Dormant windows are handled separately from the normal score.

dormant-touch modes:

  • always: promote an account with an untouched dormant rate_limit window ahead of normal quota ranking for one successful request
  • new-session-only: allow that promotion only before the current request has active sticky affinity
  • disabled: skip dormant-touch promotion entirely

An untouched dormant window means:

  • used_percent = 0
  • reset_after_seconds === limit_window_seconds

After the first successful touch, that window is suppressed for 30 minutes in SQLite so other opencode processes do not keep re-prioritizing it.


Understand retries and failure rules

  • on 401, the plugin refreshes the account token and retries once
  • on 429, the account is cooled down and the next eligible account is tried
  • an account is disabled only after a durable auth failure: it still returns 401 after refresh and retry
  • transient request, refresh, and usage-fetch failures do not disable the account

Request bodies are snapshotted before retries so one attempt's outbound fields do not leak into later attempts.
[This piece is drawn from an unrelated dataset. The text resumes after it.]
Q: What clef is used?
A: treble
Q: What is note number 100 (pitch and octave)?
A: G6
Read the observability signals

Immediately before an outbound prompt attempt, the plugin shows a compact toast with:

  • the chosen account
  • a short reason for the choice
  • score details
  • fast-mode status

When stale quota cache is reused, the toast also includes the cache age.
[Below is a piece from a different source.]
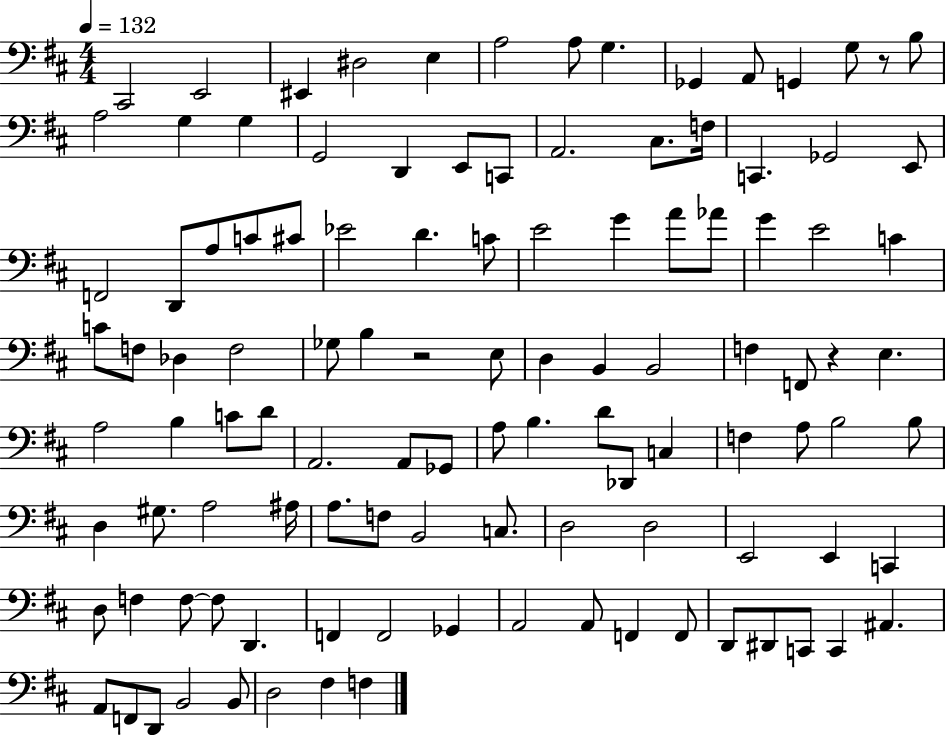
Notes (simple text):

C#2/h E2/h EIS2/q D#3/h E3/q A3/h A3/e G3/q. Gb2/q A2/e G2/q G3/e R/e B3/e A3/h G3/q G3/q G2/h D2/q E2/e C2/e A2/h. C#3/e. F3/s C2/q. Gb2/h E2/e F2/h D2/e A3/e C4/e C#4/e Eb4/h D4/q. C4/e E4/h G4/q A4/e Ab4/e G4/q E4/h C4/q C4/e F3/e Db3/q F3/h Gb3/e B3/q R/h E3/e D3/q B2/q B2/h F3/q F2/e R/q E3/q. A3/h B3/q C4/e D4/e A2/h. A2/e Gb2/e A3/e B3/q. D4/e Db2/e C3/q F3/q A3/e B3/h B3/e D3/q G#3/e. A3/h A#3/s A3/e. F3/e B2/h C3/e. D3/h D3/h E2/h E2/q C2/q D3/e F3/q F3/e F3/e D2/q. F2/q F2/h Gb2/q A2/h A2/e F2/q F2/e D2/e D#2/e C2/e C2/q A#2/q. A2/e F2/e D2/e B2/h B2/e D3/h F#3/q F3/q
When reduced multi-window scoring applies, the score summary is shown as:

<score> (<base> * guard x<factor>)

Browse the source

src/
  config.ts
  index.ts
  store.ts
  codex.ts
  oauth.ts
  sync.ts
  fetch.ts
  types.ts
test/
  config.test.ts
  index.test.ts
  store.test.ts
  fetch.test.ts

Main responsibilities:

  • src/index.ts — plugin entry, auth actions, loader
  • src/fetch.ts — routing, failover, refresh, sticky affinity, fast mode
  • src/store.ts — SQLite CRUD, cooldowns, locks, quota cache
  • src/oauth.ts — browser flow, device flow, refresh
  • src/sync.ts — bootstrap existing primary auth into SQLite

Run the checks

bun run build
bun run typecheck
bun test

Tests use real SQLite databases rather than mocks, including multi-connection cases.